Figure: LinDA Visualization in context of the LinDA Publication and Consumption Ecosystem


The visualization workflow UI is realized as a JavaScript client-side web-application based on the web application framework Ember.js. For the implementation of the JavaScript-based visualization widgets the following visualization libraries were used:

  • Charts: C3.js/D3.js and Google Charts API
  • Maps: Leaflet/OpenStreetMap
  • Tables: DataTables
  • Graphs: vis.js (not integrated yet)
  • Timeline: vis.js(not integrated yet)

The backend for the visualization workflow is realized in Node.js, a JavaScript framework used for developing server-side applications and consists of the recommendation component, data management and a proxy for communicating with SPARQL services such as Virtuoso Open Source triplestore.

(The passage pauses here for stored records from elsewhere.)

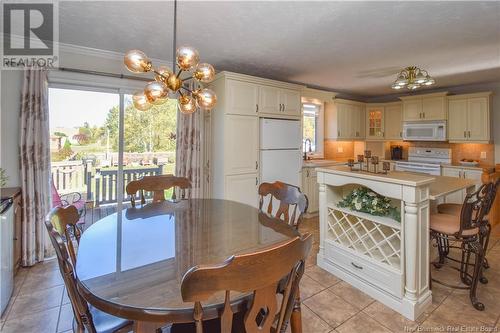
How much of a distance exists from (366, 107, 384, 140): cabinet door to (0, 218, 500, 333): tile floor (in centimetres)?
365

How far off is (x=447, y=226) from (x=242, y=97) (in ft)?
8.76

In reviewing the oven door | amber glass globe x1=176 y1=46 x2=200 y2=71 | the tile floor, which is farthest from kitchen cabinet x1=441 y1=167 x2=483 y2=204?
amber glass globe x1=176 y1=46 x2=200 y2=71

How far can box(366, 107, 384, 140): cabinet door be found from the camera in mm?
5609

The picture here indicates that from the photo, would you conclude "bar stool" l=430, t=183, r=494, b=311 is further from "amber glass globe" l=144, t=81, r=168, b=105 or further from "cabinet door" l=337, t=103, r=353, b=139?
"cabinet door" l=337, t=103, r=353, b=139

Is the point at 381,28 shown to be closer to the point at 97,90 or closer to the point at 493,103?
the point at 97,90

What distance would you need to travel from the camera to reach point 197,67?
71.4 inches

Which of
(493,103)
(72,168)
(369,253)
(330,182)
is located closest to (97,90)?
(72,168)

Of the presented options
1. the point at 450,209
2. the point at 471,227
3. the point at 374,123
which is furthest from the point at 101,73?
the point at 374,123

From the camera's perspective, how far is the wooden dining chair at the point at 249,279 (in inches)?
29.2

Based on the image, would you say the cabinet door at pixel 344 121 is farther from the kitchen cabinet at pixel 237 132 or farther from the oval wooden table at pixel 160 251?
the oval wooden table at pixel 160 251

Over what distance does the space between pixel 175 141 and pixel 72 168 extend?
4.36 ft

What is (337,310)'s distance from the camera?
199 cm

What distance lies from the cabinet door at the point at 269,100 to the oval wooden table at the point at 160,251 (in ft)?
6.51

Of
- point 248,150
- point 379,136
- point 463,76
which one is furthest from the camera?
point 379,136
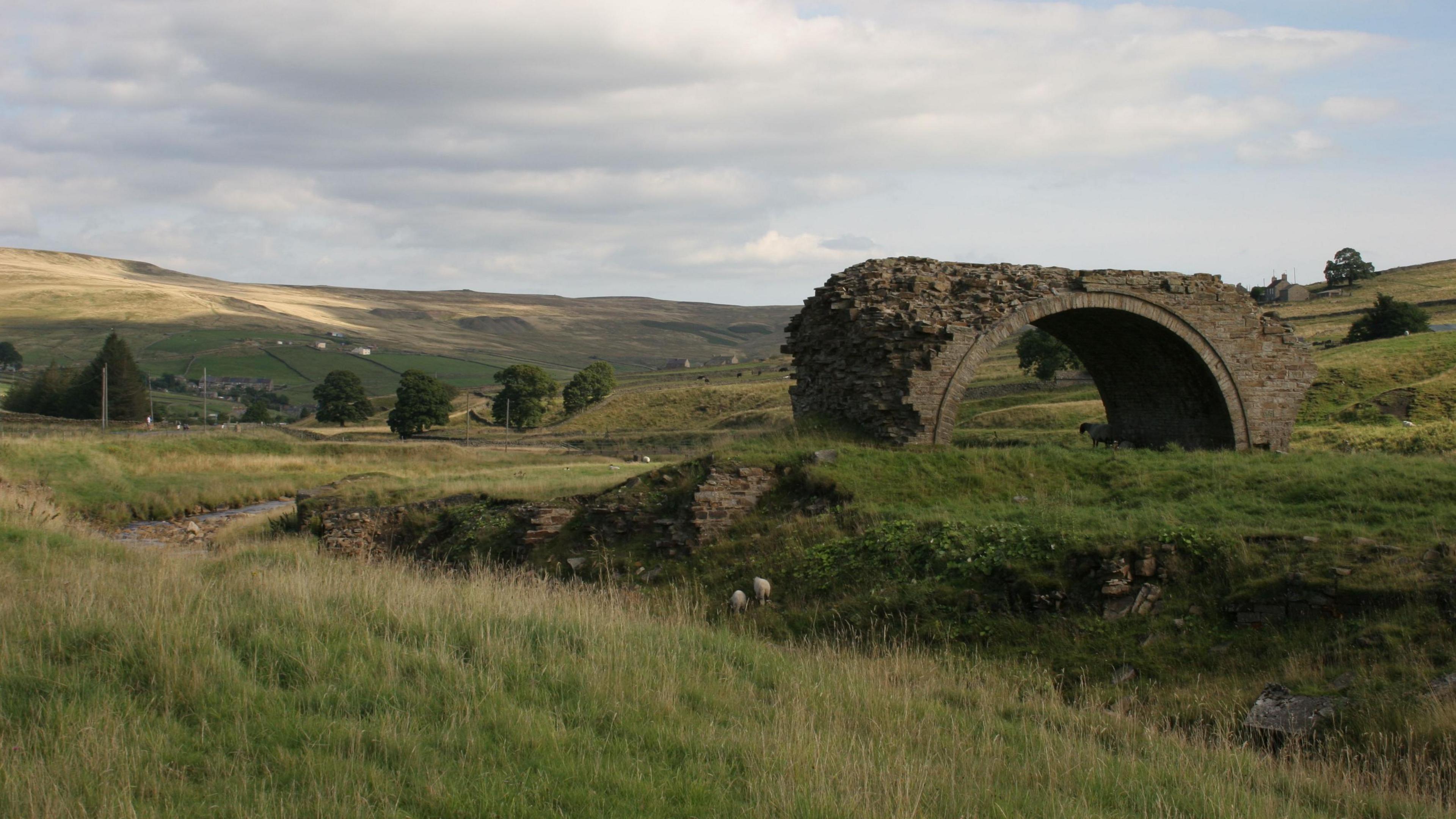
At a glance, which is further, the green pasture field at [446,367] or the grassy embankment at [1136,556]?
the green pasture field at [446,367]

The visualization workflow can be invoked from any other component within the LinDA workbench by specifying the name, location and format of the selected dataset in the visualization route (URI fragment).

Future Work

In the future we plan to: (1) improve the approach for automatically recommending visualizations and binding data of different formats and vocabularies, with the goal of providing SMEs with an intuitive way of configuring and visualizing Linked Data (2) integrate the LinDA Linked Data API in order to provide user-friendly previews and overviews in form of summaries of the selected RDF datasets and to reduce the amount of data by slicing, searching and filtering relevant data (3) fully integrate the developed ontologies for describing data sources and visualizations into the visualization workflow (4) improve the user experience by optimizing the configuration templates for selecting and exploring RDF data, and (5) conduct an extensive evaluation through a user study.